Он двинулся по центральной, некогда широкой улице. Избы смотрели на него пустыми глазницами окон, затянутых бычьим пузырем, а где и просто заколоченных горбылем. Лишь в паре дворов теплилась жизнь: робкий дымок над крышей, да тень, метнувшаяся от плетня.

Первой его окликнули не по уставу, а по-бабьи, с надрывом:
— Ой, касатик, неужто помощь прислали? Али опять забирать кого?

Из покосившейся калитки выглядывала старуха с лицом, похожим на печеное яблоко.
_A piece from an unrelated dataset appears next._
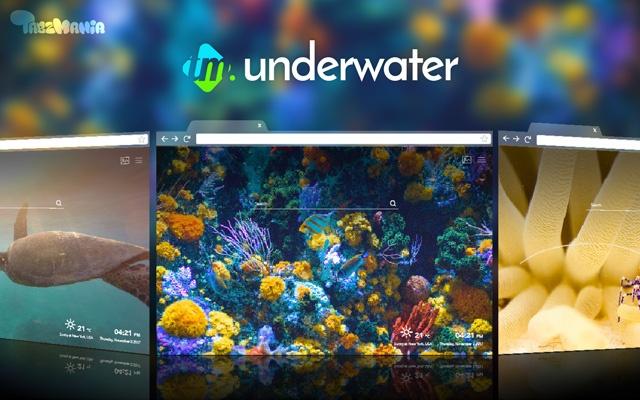 Wildlife Underwater HD Wallpapers New Tab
Глаза ее, слезящиеся и красные, цепко прошлись по пустому левому рукаву, по ордену Красной Звезды на выгоревшей гимнастерке, и взгляд сменился с надежды на глухое разочарование.
— Инвалид… — прошамкала она. — Толку от тебя, что от козла молока. Иди, откуда пришел. Тут тебе не лазарет.

— Участковый я, мать. Егор Степанович, — голос его был хриплым, простуженным. — Мне бы с председателем поговорить. Где Аглая Митрофановна?

— Аглайка-то? — старуха дернула головой. — А в правлении она. Где ей еще быть? Бумажки жжет да печку греет. Только ты, мил-человек, к ней с лаской. У нее горе горькое. Мужик ее, председатель-то наш, полгода как сгорел в танке. Один пепел прислали в похоронке.

Егор кивнул, не говоря ни слова. Он знал, что такое пепел вместо тела. Знал слишком хорошо.

Правление находилось в самом большом доме, единственном, где еще сохранилась деревянная резьба на наличниках. Поднявшись на шаткое крыльцо, Егор распахнул дверь. В нос ударил запах кислой овчины и керосина. В углу, за грубо сколоченным столом, сидела женщина.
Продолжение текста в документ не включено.